Thomas B. Reverdy. L’ombra vuota

23 Gennaio 2012

La storia raccontata da Thomas B. Reverdy in L’ombra vuota (traduzione di Gaia Amaducci , Sironi editore, Milano 2011) non ha la forma del noir nonostante verta attorno ad un’inchiesta per omicidio e non ha nemmeno la costruzione del romanzo nonostante l’intreccio che coinvolge i personaggi principali. La storia si sovrappone nella forma come nell’ambientazione ad un cantiere - siamo a Ground Zero - come un palazzo in costruzione ancora non chiaramente visibile e comprensibile. Brevi pezzi narrativi si alternano a lunghe disquisizioni sulla città, sul suo carattere e sulle sue strade: tutto è ridotto all’essenziale e la sensazione è di ritrovarsi tra le pagine di una guida capace di raccontare l’immaginario incrinato di una città che non è la New York ferita e terrorizzata dall’attentato, ma qualcosa di leggermente diverso.

 

Reverdy non racconta la grande tragedia e nemmeno sono al centro del suo racconto le storie personali di chi fu toccato da vicino dall’attentato. Quelle storie ci sono, ma sono laterali, al centro c’è la vita in una città attraversata da un abisso profondo quanto erano alti i due grattacieli del WTC. Ground Zero è ben al di sotto della linea dello zero, è un vero e proprio buco nero che ha inghiottito i corpi delle vittime come le esistenze dei sopravvissuti: ogni gesto, ogni incontro, ogni giorno vissuto passa al vaglio dell’ombra di quelle torri: vite con un’ombra, ma senza più un corpo.

 

I tre personaggi, un professore francese, una cameriera e un ex poliziotto eroe delle Torri, rappresentano i diversi gradi tra presenza e ombra, le loro vite sono segnate in maniera diversa non solo dall’attentato, ma dal cantiere di Ground Zero che in realtà sarebbe il cantiere della Torre della Libertà, il nuovo imponente grattacielo in costruzione, che più che ridare forza e sicurezza sembra simboleggiare esclusivamente il cono d’ombra dentro cui i personaggi sono finiti o rischiano di finire e con loro tutta la città e gli Stati Uniti interi.

 

Agli estremi si situano invece un operaio clandestino, che prima di essere ritrovato cadavere all’interno del cantiere è al centro di una rissa scatenata dall’ex poliziotto, e il poliziotto dell’FBI che si occupa dell’inchiesta sulla morte dell’operaio.
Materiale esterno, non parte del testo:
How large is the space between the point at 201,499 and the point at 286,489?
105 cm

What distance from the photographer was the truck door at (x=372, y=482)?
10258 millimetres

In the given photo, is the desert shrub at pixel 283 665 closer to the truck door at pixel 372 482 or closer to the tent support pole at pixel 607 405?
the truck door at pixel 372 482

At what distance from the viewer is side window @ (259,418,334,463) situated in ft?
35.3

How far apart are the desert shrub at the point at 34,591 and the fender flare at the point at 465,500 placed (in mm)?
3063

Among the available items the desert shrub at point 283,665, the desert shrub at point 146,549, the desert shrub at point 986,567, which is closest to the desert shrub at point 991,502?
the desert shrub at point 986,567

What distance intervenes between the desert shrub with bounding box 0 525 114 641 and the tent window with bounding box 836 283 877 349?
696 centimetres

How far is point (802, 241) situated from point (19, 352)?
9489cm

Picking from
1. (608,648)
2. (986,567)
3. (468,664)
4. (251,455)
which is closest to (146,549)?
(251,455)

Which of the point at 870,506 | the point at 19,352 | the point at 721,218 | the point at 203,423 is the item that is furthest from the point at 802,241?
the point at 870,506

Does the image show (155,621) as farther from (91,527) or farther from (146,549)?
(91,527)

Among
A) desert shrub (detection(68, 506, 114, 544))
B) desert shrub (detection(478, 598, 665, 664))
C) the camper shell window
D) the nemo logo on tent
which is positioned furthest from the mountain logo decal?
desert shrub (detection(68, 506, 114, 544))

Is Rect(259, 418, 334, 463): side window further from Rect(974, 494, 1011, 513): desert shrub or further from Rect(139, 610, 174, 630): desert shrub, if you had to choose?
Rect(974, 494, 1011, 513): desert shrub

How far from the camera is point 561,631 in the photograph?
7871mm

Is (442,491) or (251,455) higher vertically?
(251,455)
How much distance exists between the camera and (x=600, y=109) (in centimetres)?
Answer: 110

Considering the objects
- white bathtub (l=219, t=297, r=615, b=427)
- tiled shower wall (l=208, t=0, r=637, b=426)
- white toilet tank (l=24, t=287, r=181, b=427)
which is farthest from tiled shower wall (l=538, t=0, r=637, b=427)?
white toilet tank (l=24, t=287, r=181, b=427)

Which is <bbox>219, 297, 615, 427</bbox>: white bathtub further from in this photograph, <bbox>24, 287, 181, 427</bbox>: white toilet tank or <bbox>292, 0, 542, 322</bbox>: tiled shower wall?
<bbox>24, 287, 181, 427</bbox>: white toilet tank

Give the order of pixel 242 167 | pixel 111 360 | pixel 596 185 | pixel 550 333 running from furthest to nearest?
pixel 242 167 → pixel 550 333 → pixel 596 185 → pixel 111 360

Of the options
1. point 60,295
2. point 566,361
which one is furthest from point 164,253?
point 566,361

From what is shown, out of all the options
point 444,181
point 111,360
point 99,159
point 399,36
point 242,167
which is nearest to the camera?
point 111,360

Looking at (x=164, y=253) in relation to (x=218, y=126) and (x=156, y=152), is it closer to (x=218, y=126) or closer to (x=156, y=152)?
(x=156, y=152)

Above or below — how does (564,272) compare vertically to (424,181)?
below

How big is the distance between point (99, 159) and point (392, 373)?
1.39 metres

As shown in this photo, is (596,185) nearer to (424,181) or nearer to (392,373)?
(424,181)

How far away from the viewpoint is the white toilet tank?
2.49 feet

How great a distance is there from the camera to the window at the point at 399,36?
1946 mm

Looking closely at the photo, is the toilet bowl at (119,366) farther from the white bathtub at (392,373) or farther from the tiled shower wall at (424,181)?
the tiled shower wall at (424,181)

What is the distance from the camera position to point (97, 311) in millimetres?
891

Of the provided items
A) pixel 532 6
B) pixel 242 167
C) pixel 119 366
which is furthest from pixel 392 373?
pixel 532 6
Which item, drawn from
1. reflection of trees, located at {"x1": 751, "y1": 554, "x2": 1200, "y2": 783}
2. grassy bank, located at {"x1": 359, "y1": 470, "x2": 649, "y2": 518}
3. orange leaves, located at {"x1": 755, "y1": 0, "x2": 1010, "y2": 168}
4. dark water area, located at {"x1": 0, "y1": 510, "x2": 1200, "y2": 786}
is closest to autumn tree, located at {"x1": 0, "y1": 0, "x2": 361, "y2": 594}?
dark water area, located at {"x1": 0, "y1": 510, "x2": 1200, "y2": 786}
Il federale è il vero punto di contatto tra le varie storie e sarà la sua saggezza occasionale a dare un’occasione di riscatto ai tre personaggi.

 

L’ombra vuota racconta in maniera inedita e certamente coraggiosa i sopravvissuti di New York e con loro i diversi gradi possibili di sopravvivenza. Racconta una città che da sempre ha vissuto il presente come una frenetica e continua anticipazione del futuro e che proprio dalla perdita di questa velocità esistenziale è stata tramutata in una città più insicura (di se stessa), più buia e sostanzialmente più provinciale. Belle sono le pagine in cui il professore francese elenca le differenze con Parigi rivelando il complesso d’inferiorità che spesso tradisce le grandi capitali europee rispetto a New York, ma che ora, drammaticamente, sembra rivoltarsi contro la stessa metropoli americana.

 

New York sembra non conoscere più New York: la propaganda attorno all’Undici settembre l’ha trasformata in parte in una parodia di se stessa. Il problema per New York, sembra indicarci Thomas Reverdy, con una sensibilità che purtroppo non sempre è sostenuta da un’efficace tensione narrativa, non sta nel cogliere le sfide del futuro, ma imparare a riconoscere il proprio passato, e in questo Ground Zero ne è l’emblematico simbolo: un unico cantiere per ciò che è stato abbattuto e per ciò che verrà costruito.